Na decisão, o magistrado reconheceu a relevância do exame, mas afirmou que o resultado, analisado isoladamente, não comprova que Gabriel não tenha ingerido bebida alcoólica antes da colisão e também não elimina, neste momento, a possibilidade de enquadramento por dolo eventual.

Nesse tipo de situação, o acusado não teria a intenção direta de causar o resultado, mas teria assumido o risco de produzi-lo.
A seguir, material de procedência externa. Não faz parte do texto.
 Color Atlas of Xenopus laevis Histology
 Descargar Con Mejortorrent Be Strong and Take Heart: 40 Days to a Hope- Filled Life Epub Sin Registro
“O resultado pericial de ‘etanol não detectado’ constitui fato novo relevante, mas não autoriza, por si só, a conclusão de que o paciente não havia ingerido bebida alcoólica antes do acidente”, afirmou o desembargador.

Outro ponto considerado pela Justiça foi que Gabriel dirigia mesmo estando com a Carteira Nacional de Habilitação (CNH) suspensa por uma infração anterior relacionada à embriaguez ao volante.

Para o magistrado, a repetição da conduta reforça a necessidade da prisão preventiva para garantir a ordem pública.

O acidente aconteceu na noite de 12 de julho, na Avenida Blumenau, em Sorriso. A criança estava no banco traseiro de um Fiat Palio conduzido pelo pai quando o veículo foi atingido na traseira por uma Land Rover.

Gabriel foi preso em flagrante logo após a colisão e teve a prisão convertida em preventiva durante audiência de custódia. Conforme a Polícia Militar, ele apresentava sinais de embriaguez no momento do acidente.